噂の新製品は、文章や写真とビデオや音楽の垣根を破る新メディアを生み出すかもしれない
アップルはペンや指を使って入力できる薄型コンピューター、タブレット型PCの開発を進めているとみられている。まだ存在もしないうちから、この「新製品」は既存の商品より盛んに批評されている。広まっている噂によると、この「iタブレット」(私が勝手に命名した)は来年1月に発表され、6月に発売されるという。
07年に「iPhone」が発売されたときと同じように、ここ数カ月間はブログでiタブレットをめぐる数々の憶測が流れ、デザインの予想図が出回り、搭載される機能が議論された。アップルからコンテンツの開発を打診されたというソフトウエア制作会社からのリーク情報も掲載された。
しかしiタブレットは実際に、こうした前評判を裏切らない衝撃をもたらすかもしれない。この商品自体が持つ威力ではなく、タブレットPCが情報伝達の方法を一変させるかもしれないからだ。

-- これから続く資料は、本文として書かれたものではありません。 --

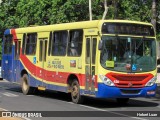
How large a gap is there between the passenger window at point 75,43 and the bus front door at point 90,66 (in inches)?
22.3

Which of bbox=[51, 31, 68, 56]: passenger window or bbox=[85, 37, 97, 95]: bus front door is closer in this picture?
bbox=[85, 37, 97, 95]: bus front door

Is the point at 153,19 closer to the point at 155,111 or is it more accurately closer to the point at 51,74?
the point at 51,74

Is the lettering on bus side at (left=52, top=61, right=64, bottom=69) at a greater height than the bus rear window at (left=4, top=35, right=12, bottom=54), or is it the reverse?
the bus rear window at (left=4, top=35, right=12, bottom=54)

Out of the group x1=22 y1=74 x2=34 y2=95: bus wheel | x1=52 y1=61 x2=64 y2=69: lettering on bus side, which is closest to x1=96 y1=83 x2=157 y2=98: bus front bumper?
x1=52 y1=61 x2=64 y2=69: lettering on bus side

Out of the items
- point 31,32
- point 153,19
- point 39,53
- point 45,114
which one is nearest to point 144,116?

バニティ・フェア誌などの編集長を歴任し、現在はニュースサイト「デーリー・ビースト」を運営するティナ・ブラウンいわく、私たちは「ジャーナリズムの黄金時代」を迎えようとしている。私も同感だし、タブレットPCがその変化を加速させると考えている。
ネットメディアの第2章
タブレットPCは動画や音楽を流したり、文章を表示することができる。操作は指で画面を触るだけ。一番重要なのは、インターネットに常時接続できることだ。iPhone利用者は体験済みだが、常時接続は極めて大きな変化をもたらす。ネットはもはや「行き先」でも「接続先」でもない。空気のような存在になりつつある。
タブレットPCは画面が大きく、複数のウインドーを表示できる。反応は速く、バッテリー駆動時間は長い。画面上で新聞を開き、記事の横に動画を表示したり、必要な情報だけ見られるようカスタマイズできる。さらにテレビやオーディオ機器、電話としても使える。
コンテンツを作る私のような人間にとって、こうした変化は素晴らしいものだが、同時に恐ろしくもある。情報伝達の強力なツールが出てくることは素晴らしいが、一方で旧来型の情報伝達の方法にこだわっていると淘汰される。
かつてメディアは業界ごとに分かれ、「活字の人々」と「映像の人々」は違う表現方法を持っていた。だが今は、その区分けが崩れつつある。人生の大半を英語で過ごしてきた人が、他の言語やそこから派生した新言語を学ばざるを得なくなったようなものだ。
ネットメディア時代第2章の始まりだ。第1章では、ネット上でも昔と同じことをやっていた。新聞や雑誌から記事を選んで、サイトに載せる。書籍をキンドルのようなブックリーダーで発刊する。テレビ番組や映画を動画投稿ウェブサイトYouTubeで流す。
新しい手法は新世代から
新メディアが登場した当初は、こうしたことが起きるものだ。初期のテレビは、コメディアンのミルトン・バールのようなラジオ界のスターをバラエティー番組に起用した。いわば動画付きラジオだ。
だが、やがてデービッド・チェース(『ザ・ソプラノズ 哀愁のマフィア』の脚本)やラリー・デービッド(『となりのサインフェルド』の初代プロデューサー)といった製作者が登場し、テレビならではの世界観や新しい表現の形を生み出した。興味深いことに、こうした新世代の製作者はいずれもテレビ放送が始まった1940年代に生まれている。